Jean-Pierre was a showman who had already toured Europe and America, helped pioneer the parachute, and set records around the world.  Unfortunately, he hadn’t a lick of business sense and was always in debt.  In hopes of recovering, he added Sophie to his act, and the two were popular sights for coronations, royal birthdays, the opening of major buildings, and the like.  Sophie was undaunted by the dangers of balloon flight, claiming at one point that she’d rather sleep in a balloon than on land.  She flew high enough that she nearly passed out from lack of oxygen, she risked freezing at the cold temperatures aloft, and once she almost drown when her balloon landed in a swamp. 

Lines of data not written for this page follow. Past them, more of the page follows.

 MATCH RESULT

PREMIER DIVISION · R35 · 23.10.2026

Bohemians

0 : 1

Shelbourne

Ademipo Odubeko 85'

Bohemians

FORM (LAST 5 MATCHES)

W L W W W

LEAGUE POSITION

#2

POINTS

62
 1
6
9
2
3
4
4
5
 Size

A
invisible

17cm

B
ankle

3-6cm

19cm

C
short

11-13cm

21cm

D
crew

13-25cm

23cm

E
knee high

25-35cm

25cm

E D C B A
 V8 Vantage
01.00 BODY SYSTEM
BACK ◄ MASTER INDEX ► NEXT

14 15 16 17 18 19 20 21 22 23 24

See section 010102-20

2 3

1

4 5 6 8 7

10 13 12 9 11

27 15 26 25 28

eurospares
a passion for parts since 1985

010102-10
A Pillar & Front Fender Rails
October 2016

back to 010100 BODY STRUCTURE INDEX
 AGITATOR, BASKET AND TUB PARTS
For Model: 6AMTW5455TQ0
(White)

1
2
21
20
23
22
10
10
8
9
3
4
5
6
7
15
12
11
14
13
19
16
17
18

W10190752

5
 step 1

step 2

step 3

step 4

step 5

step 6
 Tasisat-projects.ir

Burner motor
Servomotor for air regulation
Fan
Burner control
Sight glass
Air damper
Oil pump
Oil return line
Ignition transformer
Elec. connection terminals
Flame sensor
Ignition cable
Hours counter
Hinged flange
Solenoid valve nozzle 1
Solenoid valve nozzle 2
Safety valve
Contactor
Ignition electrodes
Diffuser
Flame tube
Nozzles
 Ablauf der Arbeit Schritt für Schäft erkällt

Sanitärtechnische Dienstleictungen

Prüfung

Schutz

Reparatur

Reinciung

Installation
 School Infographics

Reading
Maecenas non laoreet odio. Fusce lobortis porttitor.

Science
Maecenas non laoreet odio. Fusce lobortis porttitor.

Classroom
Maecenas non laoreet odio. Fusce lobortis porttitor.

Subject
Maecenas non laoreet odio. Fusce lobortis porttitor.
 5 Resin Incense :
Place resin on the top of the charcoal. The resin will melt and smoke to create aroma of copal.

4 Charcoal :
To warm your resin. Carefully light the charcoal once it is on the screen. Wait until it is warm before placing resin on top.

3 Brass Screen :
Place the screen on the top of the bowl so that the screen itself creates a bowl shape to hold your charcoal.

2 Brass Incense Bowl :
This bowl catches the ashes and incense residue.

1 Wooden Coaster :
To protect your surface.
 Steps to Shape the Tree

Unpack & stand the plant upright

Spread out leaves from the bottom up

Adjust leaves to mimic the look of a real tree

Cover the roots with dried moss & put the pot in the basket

She performed so many times for Napoleon, both with her husband and solo, that he made her the Aeronaut of Official Festivities.  Determined to reach England by any way possible, he also appointed her the Chief Air Minister of Ballooning and asked her to draw up plans for how he could fly his army over the Channel to attack.  Sophie is reported to have had little faith in the venture.  Balloons at that time had few ways to control them, and she recognized, even if Napoleon did not, that the wind generally blew the wrong way.

Tragedy struck the couple in 1809 when Jean-Pierre had a heart attack while performing and fell from his balloon to his death.  Sophie, however, continued to perform.  Despite the fact that she was afraid of loud noises, she perfected an act in which she lighted fireworks and tossed them by parachute from her balloon to the delighted crowds below.  Her vehicle of choice was a hydrogen-filled balloon with a tiny basket below.  She flew to celebrate the marriage of Napoleon to Marie-Louise of Austria in 1810 and on Napoleon’s 42nd birthday in 1811.  She flew over Paris and threw down leaflets proclaiming the birth of Napoleon’s son.  She also performed in Germany, Rome, and the Alps.

I wish I had a happy ending for you.  Unfortunately, it seems Sophie and Jean-Pierre had no children, or at least none that survived beyond infancy.  In July 1819, Sophie was performing at the Tivoli Gardens in Paris when her balloon caught fire and she too fell to her death, entangled in the cords of her basket.  All proceeds from the event were used to build her a monument in a Paris cemetery. 

But Sophie wasn’t forgotten.  Jules Vernes mentioned her in Five Weeks in a Balloon, proving that, nearly 50 years after her death, her amazing accomplishments lived on.